CRISPLD1 promotes gastric cancer progression by regulating the Ca2+/PI3K-AKT signaling pathway
Liqiang Hu,
Jianghua Shi,
Zichen Zhu,
Xuemei Lu,
Huibo Jiang,
Hanyang Yu,
Hao Liu,
Wei Chen
Affiliations
Liqiang Hu
Graduate school of Zhejiang Chinese Medical University, Hangzhou, Zhejiang, China; Cancer Institute of Integrated Traditional Chinese and Western Medicine, Key Laboratory of Cancer Prevention and Therapy Combining Traditional Chinese and Western Medicine of Zhejiang Province, Zhejiang Academy of Traditional Chinese Medicine, Hangzhou, Zhejiang, China
Jianghua Shi
Graduate school of Zhejiang Chinese Medical University, Hangzhou, Zhejiang, China
Zichen Zhu
Graduate school of Zhejiang Chinese Medical University, Hangzhou, Zhejiang, China
Xuemei Lu
Graduate school of Zhejiang Chinese Medical University, Hangzhou, Zhejiang, China; Cancer Institute of Integrated Traditional Chinese and Western Medicine, Key Laboratory of Cancer Prevention and Therapy Combining Traditional Chinese and Western Medicine of Zhejiang Province, Zhejiang Academy of Traditional Chinese Medicine, Hangzhou, Zhejiang, China
Huibo Jiang
Graduate school of Zhejiang Chinese Medical University, Hangzhou, Zhejiang, China; Cancer Institute of Integrated Traditional Chinese and Western Medicine, Key Laboratory of Cancer Prevention and Therapy Combining Traditional Chinese and Western Medicine of Zhejiang Province, Zhejiang Academy of Traditional Chinese Medicine, Hangzhou, Zhejiang, China
Hanyang Yu
School of Computer Science, University of Nottingham Ningbo China, Ningbo, China
Hao Liu
Graduate school of Zhejiang Chinese Medical University, Hangzhou, Zhejiang, China; Cancer Institute of Integrated Traditional Chinese and Western Medicine, Key Laboratory of Cancer Prevention and Therapy Combining Traditional Chinese and Western Medicine of Zhejiang Province, Zhejiang Academy of Traditional Chinese Medicine, Hangzhou, Zhejiang, China; Corresponding author. Cancer Institute of Integrated Traditional Chinese and Western Medicine, Key Laboratory of Cancer Prevention and Therapy Combining Traditional Chinese and Western Medicine of Zhejiang Province, Zhejiang Academy of Traditional Chinese Medicine, No. 234, Gucui Road, Hangzhou, Zhejiang, 310012, China.
Wei Chen
Graduate school of Zhejiang Chinese Medical University, Hangzhou, Zhejiang, China; Cancer Institute of Integrated Traditional Chinese and Western Medicine, Key Laboratory of Cancer Prevention and Therapy Combining Traditional Chinese and Western Medicine of Zhejiang Province, Zhejiang Academy of Traditional Chinese Medicine, Hangzhou, Zhejiang, China; Corresponding author. Cancer Institute of Integrated Traditional Chinese and Western Medicine, Key Laboratory of Cancer Prevention and Therapy Combining Traditional Chinese and Western Medicine of Zhejiang Province, Zhejiang Academy of Traditional Chinese Medicine, No. 234, Gucui Road, Hangzhou, Zhejiang, 310012, China.
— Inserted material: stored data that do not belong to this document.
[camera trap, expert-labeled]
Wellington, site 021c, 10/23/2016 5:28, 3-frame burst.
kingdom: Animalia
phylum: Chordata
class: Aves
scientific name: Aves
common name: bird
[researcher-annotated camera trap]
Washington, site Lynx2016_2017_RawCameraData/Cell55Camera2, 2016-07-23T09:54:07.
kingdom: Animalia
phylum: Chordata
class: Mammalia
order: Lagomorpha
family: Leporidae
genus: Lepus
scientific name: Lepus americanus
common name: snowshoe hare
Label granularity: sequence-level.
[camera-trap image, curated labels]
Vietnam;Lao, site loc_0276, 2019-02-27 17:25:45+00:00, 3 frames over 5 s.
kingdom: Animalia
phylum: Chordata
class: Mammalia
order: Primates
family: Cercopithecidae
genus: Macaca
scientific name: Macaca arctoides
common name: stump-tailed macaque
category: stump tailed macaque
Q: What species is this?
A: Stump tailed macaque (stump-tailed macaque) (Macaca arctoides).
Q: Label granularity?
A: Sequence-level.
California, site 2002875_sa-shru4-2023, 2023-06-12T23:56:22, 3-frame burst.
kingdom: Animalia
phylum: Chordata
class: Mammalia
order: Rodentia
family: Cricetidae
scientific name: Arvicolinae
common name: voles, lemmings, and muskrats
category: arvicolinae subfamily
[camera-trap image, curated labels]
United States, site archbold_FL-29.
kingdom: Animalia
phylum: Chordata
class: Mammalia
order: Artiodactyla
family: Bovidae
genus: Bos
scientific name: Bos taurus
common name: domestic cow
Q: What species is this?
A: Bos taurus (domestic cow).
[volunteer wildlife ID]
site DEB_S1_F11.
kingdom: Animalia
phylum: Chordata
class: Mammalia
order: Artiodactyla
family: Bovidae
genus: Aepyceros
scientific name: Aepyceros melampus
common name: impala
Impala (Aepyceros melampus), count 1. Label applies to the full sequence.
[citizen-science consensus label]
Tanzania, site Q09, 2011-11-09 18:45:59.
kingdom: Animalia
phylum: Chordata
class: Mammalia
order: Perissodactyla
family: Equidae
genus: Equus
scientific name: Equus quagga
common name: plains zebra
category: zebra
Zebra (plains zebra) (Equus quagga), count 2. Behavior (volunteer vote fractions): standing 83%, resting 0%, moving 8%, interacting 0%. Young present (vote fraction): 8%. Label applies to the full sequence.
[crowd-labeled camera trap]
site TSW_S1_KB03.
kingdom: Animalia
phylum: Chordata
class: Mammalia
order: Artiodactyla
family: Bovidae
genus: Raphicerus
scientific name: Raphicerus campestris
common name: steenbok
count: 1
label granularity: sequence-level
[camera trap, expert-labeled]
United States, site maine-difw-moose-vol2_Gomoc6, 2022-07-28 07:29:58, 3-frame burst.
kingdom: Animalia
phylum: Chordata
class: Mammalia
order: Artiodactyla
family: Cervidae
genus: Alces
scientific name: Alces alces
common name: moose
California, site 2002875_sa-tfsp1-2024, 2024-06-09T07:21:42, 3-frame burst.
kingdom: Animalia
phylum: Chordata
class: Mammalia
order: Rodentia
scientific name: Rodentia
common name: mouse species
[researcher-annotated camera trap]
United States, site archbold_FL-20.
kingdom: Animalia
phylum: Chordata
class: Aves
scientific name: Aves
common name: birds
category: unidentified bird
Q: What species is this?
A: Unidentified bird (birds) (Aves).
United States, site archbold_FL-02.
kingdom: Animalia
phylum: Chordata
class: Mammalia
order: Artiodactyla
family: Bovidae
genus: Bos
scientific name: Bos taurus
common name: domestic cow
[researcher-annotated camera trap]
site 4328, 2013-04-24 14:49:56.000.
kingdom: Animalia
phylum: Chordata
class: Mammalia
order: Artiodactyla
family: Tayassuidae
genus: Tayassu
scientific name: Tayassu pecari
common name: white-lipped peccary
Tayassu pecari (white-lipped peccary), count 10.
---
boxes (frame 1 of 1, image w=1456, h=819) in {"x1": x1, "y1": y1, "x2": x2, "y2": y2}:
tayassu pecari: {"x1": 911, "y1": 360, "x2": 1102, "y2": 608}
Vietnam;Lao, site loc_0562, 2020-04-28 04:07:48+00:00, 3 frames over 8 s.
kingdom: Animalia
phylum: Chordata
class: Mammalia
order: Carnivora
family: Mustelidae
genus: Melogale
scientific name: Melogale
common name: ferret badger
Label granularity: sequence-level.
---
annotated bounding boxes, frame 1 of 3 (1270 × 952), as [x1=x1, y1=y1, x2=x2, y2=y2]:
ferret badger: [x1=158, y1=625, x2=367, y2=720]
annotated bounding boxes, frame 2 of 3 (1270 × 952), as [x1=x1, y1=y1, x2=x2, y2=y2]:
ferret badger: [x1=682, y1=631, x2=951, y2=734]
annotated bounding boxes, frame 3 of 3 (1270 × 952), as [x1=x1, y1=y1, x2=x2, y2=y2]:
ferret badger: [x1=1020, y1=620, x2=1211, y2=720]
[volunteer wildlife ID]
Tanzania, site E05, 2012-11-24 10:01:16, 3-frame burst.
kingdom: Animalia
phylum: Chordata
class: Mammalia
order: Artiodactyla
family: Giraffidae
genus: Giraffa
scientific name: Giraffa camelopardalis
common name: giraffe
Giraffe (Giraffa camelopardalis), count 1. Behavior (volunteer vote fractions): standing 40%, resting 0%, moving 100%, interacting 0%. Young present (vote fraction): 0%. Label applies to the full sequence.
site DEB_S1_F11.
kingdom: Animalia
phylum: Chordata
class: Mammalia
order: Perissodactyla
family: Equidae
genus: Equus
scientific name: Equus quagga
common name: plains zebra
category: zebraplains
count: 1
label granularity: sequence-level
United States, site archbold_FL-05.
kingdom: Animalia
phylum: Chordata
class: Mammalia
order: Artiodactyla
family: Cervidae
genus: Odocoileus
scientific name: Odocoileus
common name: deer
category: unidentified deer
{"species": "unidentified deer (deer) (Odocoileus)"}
Gastric cancer (GC) is a malignant tumor with poor prognosis. Studies have shown that cysteine-rich secretory protein LCCL domain containing 1 (CRISPLD1) is associated with tumor progression. However, its role in GC is unclear. The present study aimed to determine the pathogenic mechanism of CRISPLD1 in GC. Analysis of public databases revealed high mRNA expression of CRISPLD1 in GC, which was associated with poor prognosis. Additionally, CRISPLD1 expression levels showed significant correlations with T stage, overall survival events, and stage. Knockdown of CRISPLD1 reduced cell proliferation, invasion, and migration. Furthermore, CRISPLD1 knockdown decreased intracellular calcium levels in GC cells and inhibited the phosphatidylinositol-4,5-bisphosphate 3-kinase (PI3K)-protein kinase B (AKT) signaling pathway. Treatment with an AKT activator reversed the inhibitory effect of CRISPLD1 knockdown on GC cell migration and invasion. Our findings suggest that CRISPLD1 promotes tumor cell progression in GC by mediating intracellular calcium levels and activating the PI3K-AKT pathway, highlighting CRISPLD1 as a potential therapeutic target for GC.